### [INSTRUCTION 1]
Answer these from the SQL tutorial below:
(a) In the first query, what label does CASE give when surface_area is greater than 2000000?
(b) In the queries that read from the populations table, what table name follows INTO?
(c) What three types of OUTER JOINs does the tutorial name?
### [INSTRUCTION 2]
Please write out the passage of the SQL tutorial below, starting at "## Outer Joins" and ending at "with cross joins.".

You can use CASE with WHEN, THEN, ELSE, and END to define a new grouping field.

In [None]:
SELECT name, continent, code, surface_area,
    -- First case
    CASE WHEN surface_area > 2000000 THEN 'large'
        -- Second case
        WHEN surface_area > 350000 THEN 'medium'
        -- Else clause + end
        ELSE 'small' END
        -- Alias name
        AS geosize_group
-- From table
FROM countries;

#### Inner Challenge 
The table you created with the added geosize_group field has been loaded for you here with the name countries_plus. Observe the use of (and the placement of) the INTO command to create this countries_plus table:

In [None]:
SELECT country_code, size,
    -- First case
    CASE WHEN size > 50000000 THEN 'large'
        -- Second case
        WHEN size > 1000000 THEN 'medium'
        -- Else clause + end
        ELSE 'small' END
        -- Alias name (popsize_group)
        AS popsize_group
-- From table
FROM populations
-- Focus on 2015
WHERE year = 2015;

In [None]:
SELECT country_code, size,
    CASE WHEN size > 50000000 THEN 'large'
        WHEN size > 1000000 THEN 'medium'
        ELSE 'small' END
        AS popsize_group
-- Into table
INTO pop_plus
FROM populations
WHERE year = 2015;

-- Select all columns of pop_plus
SELECT * FROM pop_plus;

In [None]:
SELECT country_code, size,
  CASE WHEN size > 50000000
            THEN 'large'
       WHEN size > 1000000
            THEN 'medium'
       ELSE 'small' END
       AS popsize_group
INTO pop_plus       
FROM populations
WHERE year = 2015;

-- Select fields
SELECT name, continent, geosize_group, popsize_group
-- From countries_plus (alias as c)
FROM countries_plus AS c
  -- Join to pop_plus (alias as p)
  INNER JOIN pop_plus AS p
    -- Match on country code
    ON c.code = p.country_code
-- Order the table    
ORDER BY geosize_group;

## Outer Joins and Cross Joins
In this chapter, you'll come to grips with different kinds of outer joins. You'll learn how to gain further insights into your data through left joins, right joins, and full joins. In addition to outer joins, you'll also work with cross joins.

In Chapter 2 of the course, you will learn about OUTER JOINs. There are three types of OUTER JOINs: LEFT JOIN, RIGHT JOIN, and FULL JOIN. Unlike INNER JOINs, which only keep the records that are present in both tables, OUTER JOINs keep all the records from one table and combine them with the matching records from the other table.

The LEFT JOIN operation keeps all the records from the left table and combines them with the matching records from the right table. If there are no matches in the right table, the values are marked as missing. The RIGHT JOIN operation does the opposite: it keeps all the records from the right table and combines them with the matching records from the left table. If there are no matches in the left table, the values are marked as missing.

The syntax for LEFT JOIN and RIGHT JOIN is similar to that of INNER JOIN, with the difference being the keyword used. In LEFT JOIN, the keyword is "LEFT JOIN," and in RIGHT JOIN, the keyword is "RIGHT JOIN."

You will also learn about FULL JOIN, which combines the results of both LEFT JOIN and RIGHT JOIN. In FULL JOIN, all the records from both tables are kept and combined. If there are no matches in one table, the values are marked as missing.

### [Data items]

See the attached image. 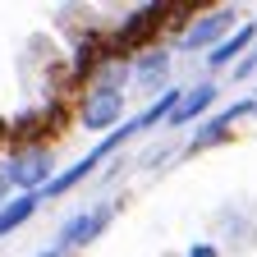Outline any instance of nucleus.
<instances>
[{
    "label": "nucleus",
    "instance_id": "obj_1",
    "mask_svg": "<svg viewBox=\"0 0 257 257\" xmlns=\"http://www.w3.org/2000/svg\"><path fill=\"white\" fill-rule=\"evenodd\" d=\"M166 19H179V10H170V5H143L134 19L115 32L110 51H138V46H147L156 32H161V23H166Z\"/></svg>",
    "mask_w": 257,
    "mask_h": 257
},
{
    "label": "nucleus",
    "instance_id": "obj_2",
    "mask_svg": "<svg viewBox=\"0 0 257 257\" xmlns=\"http://www.w3.org/2000/svg\"><path fill=\"white\" fill-rule=\"evenodd\" d=\"M119 106H124V96H119L115 87H96V92L87 96V106H83V124H87V128H110V124L119 119Z\"/></svg>",
    "mask_w": 257,
    "mask_h": 257
},
{
    "label": "nucleus",
    "instance_id": "obj_3",
    "mask_svg": "<svg viewBox=\"0 0 257 257\" xmlns=\"http://www.w3.org/2000/svg\"><path fill=\"white\" fill-rule=\"evenodd\" d=\"M230 28H234V10H216V14L198 19V23L184 32V46H188V51H202V46H211L216 37H225Z\"/></svg>",
    "mask_w": 257,
    "mask_h": 257
},
{
    "label": "nucleus",
    "instance_id": "obj_4",
    "mask_svg": "<svg viewBox=\"0 0 257 257\" xmlns=\"http://www.w3.org/2000/svg\"><path fill=\"white\" fill-rule=\"evenodd\" d=\"M106 220H110V207H96L92 216L69 220V225H64V234H60V248H74V243H83V239H92V234H101Z\"/></svg>",
    "mask_w": 257,
    "mask_h": 257
},
{
    "label": "nucleus",
    "instance_id": "obj_5",
    "mask_svg": "<svg viewBox=\"0 0 257 257\" xmlns=\"http://www.w3.org/2000/svg\"><path fill=\"white\" fill-rule=\"evenodd\" d=\"M106 55H110V42H106V37H96V32H92V37H83V46H78V55H74V74H78V78L92 74Z\"/></svg>",
    "mask_w": 257,
    "mask_h": 257
},
{
    "label": "nucleus",
    "instance_id": "obj_6",
    "mask_svg": "<svg viewBox=\"0 0 257 257\" xmlns=\"http://www.w3.org/2000/svg\"><path fill=\"white\" fill-rule=\"evenodd\" d=\"M211 96H216V87H211V83H202L198 92H188V96H184V101L175 106V115H170V124H184V119H193V115H202V110L211 106Z\"/></svg>",
    "mask_w": 257,
    "mask_h": 257
},
{
    "label": "nucleus",
    "instance_id": "obj_7",
    "mask_svg": "<svg viewBox=\"0 0 257 257\" xmlns=\"http://www.w3.org/2000/svg\"><path fill=\"white\" fill-rule=\"evenodd\" d=\"M32 211H37V193H23L19 202H10L5 211H0V234H10L14 225H23V220H28Z\"/></svg>",
    "mask_w": 257,
    "mask_h": 257
},
{
    "label": "nucleus",
    "instance_id": "obj_8",
    "mask_svg": "<svg viewBox=\"0 0 257 257\" xmlns=\"http://www.w3.org/2000/svg\"><path fill=\"white\" fill-rule=\"evenodd\" d=\"M252 37H257V23H243V28H239V32H234V37L225 42V46H216V51H211V64H225V60H234V55H239V51H243Z\"/></svg>",
    "mask_w": 257,
    "mask_h": 257
},
{
    "label": "nucleus",
    "instance_id": "obj_9",
    "mask_svg": "<svg viewBox=\"0 0 257 257\" xmlns=\"http://www.w3.org/2000/svg\"><path fill=\"white\" fill-rule=\"evenodd\" d=\"M42 170H46V156H42V152H32L28 161L10 166V179H14V184H23V188H32V184L42 179Z\"/></svg>",
    "mask_w": 257,
    "mask_h": 257
},
{
    "label": "nucleus",
    "instance_id": "obj_10",
    "mask_svg": "<svg viewBox=\"0 0 257 257\" xmlns=\"http://www.w3.org/2000/svg\"><path fill=\"white\" fill-rule=\"evenodd\" d=\"M161 69H166V51H152V55L138 64V74H143V78H152V74H161Z\"/></svg>",
    "mask_w": 257,
    "mask_h": 257
},
{
    "label": "nucleus",
    "instance_id": "obj_11",
    "mask_svg": "<svg viewBox=\"0 0 257 257\" xmlns=\"http://www.w3.org/2000/svg\"><path fill=\"white\" fill-rule=\"evenodd\" d=\"M193 257H211V248H198V252H193Z\"/></svg>",
    "mask_w": 257,
    "mask_h": 257
},
{
    "label": "nucleus",
    "instance_id": "obj_12",
    "mask_svg": "<svg viewBox=\"0 0 257 257\" xmlns=\"http://www.w3.org/2000/svg\"><path fill=\"white\" fill-rule=\"evenodd\" d=\"M42 257H60V252H42Z\"/></svg>",
    "mask_w": 257,
    "mask_h": 257
},
{
    "label": "nucleus",
    "instance_id": "obj_13",
    "mask_svg": "<svg viewBox=\"0 0 257 257\" xmlns=\"http://www.w3.org/2000/svg\"><path fill=\"white\" fill-rule=\"evenodd\" d=\"M0 134H5V119H0Z\"/></svg>",
    "mask_w": 257,
    "mask_h": 257
}]
</instances>
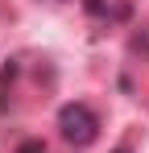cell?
Listing matches in <instances>:
<instances>
[{
    "label": "cell",
    "instance_id": "obj_1",
    "mask_svg": "<svg viewBox=\"0 0 149 153\" xmlns=\"http://www.w3.org/2000/svg\"><path fill=\"white\" fill-rule=\"evenodd\" d=\"M58 128H62V137L71 141V145H91L99 137V120H95V112L87 108V103H62L58 108Z\"/></svg>",
    "mask_w": 149,
    "mask_h": 153
},
{
    "label": "cell",
    "instance_id": "obj_2",
    "mask_svg": "<svg viewBox=\"0 0 149 153\" xmlns=\"http://www.w3.org/2000/svg\"><path fill=\"white\" fill-rule=\"evenodd\" d=\"M17 153H46V145H42V141H21Z\"/></svg>",
    "mask_w": 149,
    "mask_h": 153
},
{
    "label": "cell",
    "instance_id": "obj_3",
    "mask_svg": "<svg viewBox=\"0 0 149 153\" xmlns=\"http://www.w3.org/2000/svg\"><path fill=\"white\" fill-rule=\"evenodd\" d=\"M87 13H104V0H87Z\"/></svg>",
    "mask_w": 149,
    "mask_h": 153
},
{
    "label": "cell",
    "instance_id": "obj_4",
    "mask_svg": "<svg viewBox=\"0 0 149 153\" xmlns=\"http://www.w3.org/2000/svg\"><path fill=\"white\" fill-rule=\"evenodd\" d=\"M116 153H124V149H116Z\"/></svg>",
    "mask_w": 149,
    "mask_h": 153
}]
</instances>
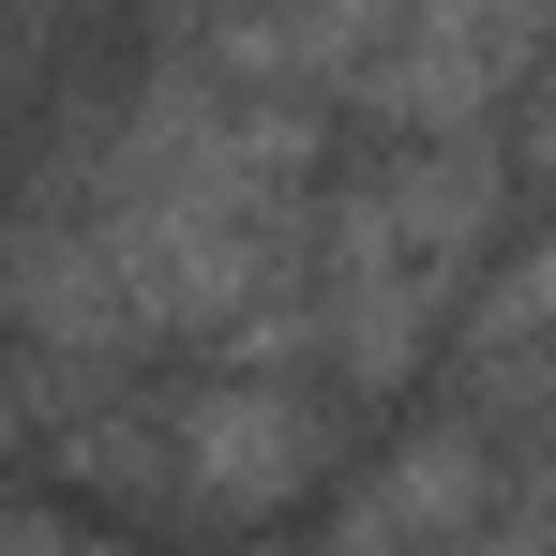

### [ANSWER 1]
(a) 'large'
(b) pop_plus
(c) LEFT JOIN, RIGHT JOIN, and FULL JOIN

### [ANSWER 2]
## Outer Joins and Cross Joins
In this chapter, you'll come to grips with different kinds of outer joins. You'll learn how to gain further insights into your data through left joins, right joins, and full joins. In addition to outer joins, you'll also work with cross joins.